Passage shown →
When Cancer Occurs in Someone Who Has Already Been Treated, How Do Doctors Determine Whether it’s a New Tumor or the Spread of the Earlier Tumor?

By Christopher Fletcher, MD, FRCPath

Chief of Onco-Pathology, Dana-Farber Cancer Institute

Vice Chair for Anatomic Pathology, Brigham and Women’s Hospital

In order to determine whether a growth represents relapse of a previously diagnosed cancer or is a newly developed, separate tumor, doctors obtain a tissue sample from the patient and have it examined by a pathologist. The pathologist, who also examines the tissue to determine the grade and stage of the cancer, views the tissue under a microscope and compares it to tissue from the earlier cancer. If cells in the two samples are similar, it most often indicates the original tumor has relapsed or spread. (Federal regulations require that glass microscope slides and tissue blocks be retained for 10 years. For tumors that are more than 10 years old, direct comparison of the specimens may not be possible. However, at Brigham and Women’s Hospital (BWH), which serves as the Pathology Department for both BWH and Dana-Farber, we aim to retain materials indefinitely.)

kidney cancer, metastasis
A tumor from a young boy’s kidney (a normal kidney tubule is visible top right).

Occasionally a patient may develop two separate cancers of the same type, which appear nearly identical under the microscope. This seems to occur most often in lung cancers, which can look very similar, making it difficult to separate a new primary tumor from metastasis of the original primary tumor, unless molecular testing is performed. In such cases, molecular genetic testing may be required to confirm these are two separate tumors, rather than a recurrence of a prior tumor.

kidney cancer, metastasis
One of several lung nodules excised from the boy’s lung 18 months later (normal air spaces known as alveoli are on the left).

Information supplied →
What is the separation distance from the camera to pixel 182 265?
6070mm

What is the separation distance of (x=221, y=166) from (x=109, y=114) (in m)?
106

What the task asks → Return the passage of the cancer recurrence article word for word, starting with "Occasionally a patient" and going on through "on the left).".

Written response →
Occasionally a patient may develop two separate cancers of the same type, which appear nearly identical under the microscope. This seems to occur most often in lung cancers, which can look very similar, making it difficult to separate a new primary tumor from metastasis of the original primary tumor, unless molecular testing is performed. In such cases, molecular genetic testing may be required to confirm these are two separate tumors, rather than a recurrence of a prior tumor.

kidney cancer, metastasis
One of several lung nodules excised from the boy’s lung 18 months later (normal air spaces known as alveoli are on the left).